____ Selected passage

The first East Ethnia ran for about four years on Blogspot between 2004 and 2008. Then I got a bit too busy and a little bored with it. The old archive is still there if anyone is terribly curious.

Being blogless for three years was just fine, actually. I became accustomed to living in this very odd country. I finished a book. I spent much time with my family and dog, and sadly also much time dealing with such exciting things as banks and landlords. But at the same time, there were a few things that motivated me to try again. Those were:

1) Nobody else was really providing the things that I thought East Ethnia could provide. Not that there are not a lot of fine sites out there (one day I will complete the links page and you can see what they are), but none with just those concerns, at least in English.

2) I like to make remarks about things! The social networks offer a nice way of doing this, but they do not allow for the kind of flexibility that an independent site does.

3) Occasionally friends would tell me about something they had read and then say, as if to tell me something, ‘this is the sort of thing that would really belong on East Ethnia’.

But I think I will try to do things not just the same way. I will be trying to keep a focus on a particular set of topics here, and keep the music videos, jokes and such things on the social networks. Posting will also not be extremely frequent; expect a couple posts a week rather than a couple posts a day. And I will be trying to add some features, so that this can become a site where people can find out about upcoming events, at least in this fair city.

Oh, and one other change: I will be moderating comments this time around. It may just be a way of creating more work for myself (read: wasting more time) but I think it is the only way to get the kind of discussion I want to have rather than a free for all. When I get around to writing a ‘comments policy’ it will be in the ‘about the blog’ section (look above).

So, real content will be coming soon. In the meantime, everything is under construction but feel free to have a look around. And especially now as the site is in its (new) beginnings, I will be grateful for your suggestions, advice and demands.

________
____ Records

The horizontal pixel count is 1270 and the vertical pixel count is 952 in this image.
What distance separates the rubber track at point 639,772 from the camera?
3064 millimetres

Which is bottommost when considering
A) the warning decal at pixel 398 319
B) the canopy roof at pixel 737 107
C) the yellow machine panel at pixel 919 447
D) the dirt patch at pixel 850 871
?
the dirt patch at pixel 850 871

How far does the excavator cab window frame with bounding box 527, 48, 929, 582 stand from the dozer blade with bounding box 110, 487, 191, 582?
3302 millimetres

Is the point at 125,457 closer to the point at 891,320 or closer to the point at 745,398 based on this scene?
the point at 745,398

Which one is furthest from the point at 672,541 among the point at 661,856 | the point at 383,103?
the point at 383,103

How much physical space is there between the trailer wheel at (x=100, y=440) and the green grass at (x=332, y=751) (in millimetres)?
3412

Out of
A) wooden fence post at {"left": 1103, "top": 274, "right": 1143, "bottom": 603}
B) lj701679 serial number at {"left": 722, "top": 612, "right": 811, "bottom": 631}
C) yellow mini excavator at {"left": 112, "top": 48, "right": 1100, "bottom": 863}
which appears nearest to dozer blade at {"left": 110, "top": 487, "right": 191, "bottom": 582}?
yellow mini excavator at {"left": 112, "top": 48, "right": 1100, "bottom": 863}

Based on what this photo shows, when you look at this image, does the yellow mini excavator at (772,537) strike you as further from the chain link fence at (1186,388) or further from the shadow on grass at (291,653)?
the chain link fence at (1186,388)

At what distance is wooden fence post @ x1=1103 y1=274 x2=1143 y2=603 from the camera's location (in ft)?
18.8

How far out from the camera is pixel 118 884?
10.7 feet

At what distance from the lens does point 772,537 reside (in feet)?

________

— Requirement 1 —
In the East Ethnia post, which platform hosted the first East Ethnia?
— Requirement 2 —
Using the East Ethnia post, explain why the author will moderate comments this time.

— Written answer 1 —
Blogspot.

— Written answer 2 —
The author thinks moderation is the only way to get the kind of discussion they want rather than a free for all. They accept that it may create more work for them.